* [What is needed]: Write the next part of the text on comparing segments of an EEG time series, starting right after its final sentence.

* [Text block]:
::::

Given an EEG time series of N points, we create a set series of smaller segments of length m. Each such segment which we call **x**(i) here is nothing a block of data of length m, staring at time point ‘i’ in the EEG. We do this for each point *i* from the first to the last one possible where you can still have an m length segment. For an EEG signal of length N, there will be N-m+1 such segments (i.e. **x**(1), **x**(2), … **x**(N-m+1)). Then, we seek answer to this question: ** How similar is segment x(i) to the rest of the segments ?** Here similarity is defined using the threshold ‘r’, which is typically a distance measure between two segments of data (which is essentially the vector distance or the the distance between two m-dimensional points). If the distance is less than the threshold ‘r’, we give it a value of 1 (i.e., the segments are similar), else we give a value of 0. For each segment

**x**(i) we then compute a quantity C(i,r,m) which is the fraction of segments similar to segment

*i*.

*C(i,r,m) = (number of segments similar to block x(i))/(total number of segments).*

Now we compute the average of the logarithm of these similarity fractions for all the segments (the logarithm makes it so that very small fractions don’t dramatically skew the distribution).

::::

* [Information provided]:
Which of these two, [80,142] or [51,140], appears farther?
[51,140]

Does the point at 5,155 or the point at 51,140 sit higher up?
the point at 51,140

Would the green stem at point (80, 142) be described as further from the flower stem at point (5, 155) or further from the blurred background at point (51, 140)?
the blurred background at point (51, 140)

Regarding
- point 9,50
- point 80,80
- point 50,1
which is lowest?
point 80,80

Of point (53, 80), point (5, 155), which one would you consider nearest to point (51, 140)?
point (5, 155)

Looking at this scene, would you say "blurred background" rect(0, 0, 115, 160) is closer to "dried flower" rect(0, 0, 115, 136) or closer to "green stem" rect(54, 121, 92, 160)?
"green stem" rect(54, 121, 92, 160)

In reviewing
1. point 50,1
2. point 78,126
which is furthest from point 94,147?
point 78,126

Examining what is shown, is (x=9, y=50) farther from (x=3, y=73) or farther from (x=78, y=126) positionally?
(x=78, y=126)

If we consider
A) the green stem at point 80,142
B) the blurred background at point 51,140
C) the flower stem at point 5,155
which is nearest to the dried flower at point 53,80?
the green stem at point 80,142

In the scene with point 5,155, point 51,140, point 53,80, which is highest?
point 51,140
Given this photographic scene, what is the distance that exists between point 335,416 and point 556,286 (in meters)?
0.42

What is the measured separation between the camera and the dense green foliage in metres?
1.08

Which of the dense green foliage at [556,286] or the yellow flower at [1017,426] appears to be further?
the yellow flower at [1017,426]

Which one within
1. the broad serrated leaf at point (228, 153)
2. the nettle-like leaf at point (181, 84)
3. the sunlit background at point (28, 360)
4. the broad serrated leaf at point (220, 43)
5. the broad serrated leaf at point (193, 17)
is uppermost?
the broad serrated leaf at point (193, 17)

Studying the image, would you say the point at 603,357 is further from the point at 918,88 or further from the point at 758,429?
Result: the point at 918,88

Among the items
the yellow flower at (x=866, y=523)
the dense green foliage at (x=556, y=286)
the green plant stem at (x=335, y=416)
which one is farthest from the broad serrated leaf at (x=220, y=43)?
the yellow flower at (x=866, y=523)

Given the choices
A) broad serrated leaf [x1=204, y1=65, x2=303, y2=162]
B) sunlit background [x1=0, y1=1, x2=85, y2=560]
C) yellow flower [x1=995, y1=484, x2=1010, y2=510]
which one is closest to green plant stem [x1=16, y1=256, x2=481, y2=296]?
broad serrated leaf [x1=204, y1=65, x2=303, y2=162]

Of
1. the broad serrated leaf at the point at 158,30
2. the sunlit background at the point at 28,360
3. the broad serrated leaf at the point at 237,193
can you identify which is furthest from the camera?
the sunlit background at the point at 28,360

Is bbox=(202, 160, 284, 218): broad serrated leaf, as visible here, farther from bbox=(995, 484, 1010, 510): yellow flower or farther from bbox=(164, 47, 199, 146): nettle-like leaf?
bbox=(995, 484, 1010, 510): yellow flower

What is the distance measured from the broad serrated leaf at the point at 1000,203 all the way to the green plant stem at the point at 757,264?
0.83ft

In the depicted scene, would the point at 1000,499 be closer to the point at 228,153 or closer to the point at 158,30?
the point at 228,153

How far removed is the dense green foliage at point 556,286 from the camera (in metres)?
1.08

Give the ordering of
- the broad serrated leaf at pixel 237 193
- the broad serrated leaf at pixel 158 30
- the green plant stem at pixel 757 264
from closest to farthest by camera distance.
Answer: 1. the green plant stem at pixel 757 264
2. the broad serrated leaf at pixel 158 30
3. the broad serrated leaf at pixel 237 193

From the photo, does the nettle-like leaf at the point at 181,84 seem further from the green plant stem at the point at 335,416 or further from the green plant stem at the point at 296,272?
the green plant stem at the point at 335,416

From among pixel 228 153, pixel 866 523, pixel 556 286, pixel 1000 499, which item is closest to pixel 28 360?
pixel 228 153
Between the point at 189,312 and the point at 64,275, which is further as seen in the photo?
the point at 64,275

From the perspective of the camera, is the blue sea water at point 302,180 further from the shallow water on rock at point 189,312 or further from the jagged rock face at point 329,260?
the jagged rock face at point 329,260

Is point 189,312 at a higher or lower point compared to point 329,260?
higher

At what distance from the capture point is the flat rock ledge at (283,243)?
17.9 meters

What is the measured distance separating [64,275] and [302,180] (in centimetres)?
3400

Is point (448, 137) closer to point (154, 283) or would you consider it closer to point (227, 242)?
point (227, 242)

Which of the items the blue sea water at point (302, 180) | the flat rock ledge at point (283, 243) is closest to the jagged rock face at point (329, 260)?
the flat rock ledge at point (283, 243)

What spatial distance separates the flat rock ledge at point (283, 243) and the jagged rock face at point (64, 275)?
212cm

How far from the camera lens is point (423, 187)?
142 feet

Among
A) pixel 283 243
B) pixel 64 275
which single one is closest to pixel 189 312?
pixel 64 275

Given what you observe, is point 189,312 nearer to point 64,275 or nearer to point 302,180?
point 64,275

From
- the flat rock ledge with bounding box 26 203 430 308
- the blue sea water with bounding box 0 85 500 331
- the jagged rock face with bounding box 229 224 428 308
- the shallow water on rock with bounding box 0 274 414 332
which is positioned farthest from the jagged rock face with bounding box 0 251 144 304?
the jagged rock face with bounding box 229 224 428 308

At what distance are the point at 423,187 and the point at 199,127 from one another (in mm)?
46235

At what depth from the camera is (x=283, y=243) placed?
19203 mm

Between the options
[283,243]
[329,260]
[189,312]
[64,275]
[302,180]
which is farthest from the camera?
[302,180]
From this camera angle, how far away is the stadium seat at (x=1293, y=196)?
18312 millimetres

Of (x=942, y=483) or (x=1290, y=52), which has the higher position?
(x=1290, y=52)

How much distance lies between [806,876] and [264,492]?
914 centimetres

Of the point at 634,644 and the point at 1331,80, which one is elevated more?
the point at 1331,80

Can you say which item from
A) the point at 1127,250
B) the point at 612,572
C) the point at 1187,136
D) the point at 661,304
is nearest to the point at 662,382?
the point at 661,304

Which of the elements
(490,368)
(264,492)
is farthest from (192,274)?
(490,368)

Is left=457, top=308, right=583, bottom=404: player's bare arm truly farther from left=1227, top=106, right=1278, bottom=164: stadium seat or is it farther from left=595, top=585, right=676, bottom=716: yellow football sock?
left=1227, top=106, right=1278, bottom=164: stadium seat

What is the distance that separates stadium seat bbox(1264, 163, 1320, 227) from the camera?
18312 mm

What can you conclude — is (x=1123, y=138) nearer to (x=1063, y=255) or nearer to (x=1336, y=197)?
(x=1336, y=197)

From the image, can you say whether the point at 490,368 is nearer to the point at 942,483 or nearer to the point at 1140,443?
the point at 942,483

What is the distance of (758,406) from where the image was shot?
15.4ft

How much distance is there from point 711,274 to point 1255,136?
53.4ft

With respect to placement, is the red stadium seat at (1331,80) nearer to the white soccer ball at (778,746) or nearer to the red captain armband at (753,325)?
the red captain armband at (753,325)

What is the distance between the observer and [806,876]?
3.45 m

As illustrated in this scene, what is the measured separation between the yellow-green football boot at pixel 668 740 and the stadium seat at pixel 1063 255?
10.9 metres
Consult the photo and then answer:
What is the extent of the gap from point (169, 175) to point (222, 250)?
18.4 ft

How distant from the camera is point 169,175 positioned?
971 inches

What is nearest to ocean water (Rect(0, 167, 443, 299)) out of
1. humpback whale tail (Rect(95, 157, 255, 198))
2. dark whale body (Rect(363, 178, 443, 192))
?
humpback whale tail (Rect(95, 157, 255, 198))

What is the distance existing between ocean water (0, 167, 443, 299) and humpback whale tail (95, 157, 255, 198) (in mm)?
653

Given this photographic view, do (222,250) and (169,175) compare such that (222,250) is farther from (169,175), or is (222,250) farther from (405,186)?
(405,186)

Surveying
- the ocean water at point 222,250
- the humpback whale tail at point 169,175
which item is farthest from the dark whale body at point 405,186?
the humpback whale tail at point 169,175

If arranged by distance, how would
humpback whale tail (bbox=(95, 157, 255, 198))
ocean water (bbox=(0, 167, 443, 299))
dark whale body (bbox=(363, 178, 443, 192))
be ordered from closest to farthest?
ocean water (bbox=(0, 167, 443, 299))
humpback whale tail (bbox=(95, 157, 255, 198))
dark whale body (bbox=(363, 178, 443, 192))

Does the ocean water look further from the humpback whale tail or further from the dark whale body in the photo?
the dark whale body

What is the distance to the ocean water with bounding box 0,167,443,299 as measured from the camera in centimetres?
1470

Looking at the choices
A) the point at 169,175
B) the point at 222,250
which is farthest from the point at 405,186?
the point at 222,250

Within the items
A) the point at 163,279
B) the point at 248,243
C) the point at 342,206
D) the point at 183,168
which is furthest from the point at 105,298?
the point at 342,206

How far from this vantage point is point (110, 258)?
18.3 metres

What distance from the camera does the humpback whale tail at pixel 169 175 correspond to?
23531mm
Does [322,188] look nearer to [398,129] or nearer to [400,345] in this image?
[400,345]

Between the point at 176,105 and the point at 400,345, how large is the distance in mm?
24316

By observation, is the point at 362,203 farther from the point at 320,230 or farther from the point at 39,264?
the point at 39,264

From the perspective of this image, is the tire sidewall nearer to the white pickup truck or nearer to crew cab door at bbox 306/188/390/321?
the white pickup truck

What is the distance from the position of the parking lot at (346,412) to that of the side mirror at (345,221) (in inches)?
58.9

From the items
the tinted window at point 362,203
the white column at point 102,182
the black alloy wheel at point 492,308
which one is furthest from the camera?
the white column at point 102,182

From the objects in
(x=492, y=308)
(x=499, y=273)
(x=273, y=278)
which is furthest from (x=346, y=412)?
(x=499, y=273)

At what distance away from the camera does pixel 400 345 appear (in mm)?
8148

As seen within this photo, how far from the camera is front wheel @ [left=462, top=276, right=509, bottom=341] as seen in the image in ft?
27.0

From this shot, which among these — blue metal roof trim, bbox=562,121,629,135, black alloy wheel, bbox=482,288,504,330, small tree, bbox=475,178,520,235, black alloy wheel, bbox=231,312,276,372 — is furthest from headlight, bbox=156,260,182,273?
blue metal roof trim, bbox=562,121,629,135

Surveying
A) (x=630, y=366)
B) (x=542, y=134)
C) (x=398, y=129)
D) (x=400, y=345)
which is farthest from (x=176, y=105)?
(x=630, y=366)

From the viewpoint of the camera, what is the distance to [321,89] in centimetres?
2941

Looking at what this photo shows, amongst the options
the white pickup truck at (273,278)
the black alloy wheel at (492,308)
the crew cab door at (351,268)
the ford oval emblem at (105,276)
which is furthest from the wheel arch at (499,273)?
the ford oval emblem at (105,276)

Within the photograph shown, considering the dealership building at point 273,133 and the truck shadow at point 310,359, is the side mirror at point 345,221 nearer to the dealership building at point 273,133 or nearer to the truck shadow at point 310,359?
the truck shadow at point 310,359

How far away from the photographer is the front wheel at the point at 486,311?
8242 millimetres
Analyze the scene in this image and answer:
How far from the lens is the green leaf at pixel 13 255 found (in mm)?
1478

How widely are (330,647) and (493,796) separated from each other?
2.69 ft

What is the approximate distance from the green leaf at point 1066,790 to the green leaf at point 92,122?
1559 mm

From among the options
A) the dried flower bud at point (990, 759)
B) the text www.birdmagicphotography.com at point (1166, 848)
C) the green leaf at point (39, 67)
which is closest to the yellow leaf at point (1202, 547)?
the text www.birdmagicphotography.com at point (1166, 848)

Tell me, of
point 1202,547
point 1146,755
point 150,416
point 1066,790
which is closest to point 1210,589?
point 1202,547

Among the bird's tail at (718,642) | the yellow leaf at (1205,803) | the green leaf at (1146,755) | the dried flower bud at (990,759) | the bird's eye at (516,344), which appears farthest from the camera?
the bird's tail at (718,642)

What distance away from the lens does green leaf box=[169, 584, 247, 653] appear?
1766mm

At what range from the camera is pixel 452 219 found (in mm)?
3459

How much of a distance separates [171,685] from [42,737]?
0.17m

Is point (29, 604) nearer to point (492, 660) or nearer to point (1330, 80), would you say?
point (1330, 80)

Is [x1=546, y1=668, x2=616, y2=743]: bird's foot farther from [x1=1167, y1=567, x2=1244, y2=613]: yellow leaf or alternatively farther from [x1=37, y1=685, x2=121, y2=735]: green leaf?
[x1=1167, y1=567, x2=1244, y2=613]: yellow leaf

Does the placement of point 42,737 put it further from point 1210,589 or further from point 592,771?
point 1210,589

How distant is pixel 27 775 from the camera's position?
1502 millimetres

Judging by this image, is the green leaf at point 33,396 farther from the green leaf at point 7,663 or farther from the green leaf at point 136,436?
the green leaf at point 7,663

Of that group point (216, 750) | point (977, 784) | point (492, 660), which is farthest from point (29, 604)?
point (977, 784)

::::

* [Task response]:
*A(m,r) = 1/(N-m+1) * Σ log (C(i,r,m)) *(remember that N-m+1 is the number of segments)

Now we repeat the above procedure with segment length m+1 and analogously define B(m+1,r). Now approximate entropy is computed as

*AppEn(m,r) = A(m,r) – B(m+1,r)*

The lower the value of approximate entropy, the more regular or repetitive the signal is. Random or irregular signals tend to have higher values for approximate entropy. This is obvious because, if the signal is repetitive then there would not be much of a difference between block sizes m and m+1 when the above statistic is computed! Also note that in order to avoid the situation where there are no segments similar to **x(**i) which will result in log(0) (undefined!), approximate entropy counts self-matches, which can make it biased.

Sample entropy differs from approximate entropy in two ways –

1) It does not involve self-matching and

2) It does not do pairwise matching of segment similarity.

Instead one seeks to compute the statistic A(m,r) as

*A(m,r) = (number of x(j) vectors within threshold ‘r’ of x(i) vector) / (N-m)*

where j=1…N-m and j ≠ i. One can similarly defines B(m+1,r) and compute sample entropy as

*SampEn = -log (A(m,r) / B(m+1,r))*

Again, smaller values of sample entropy indicate repeatability in a signal and higher values indicate irregularity.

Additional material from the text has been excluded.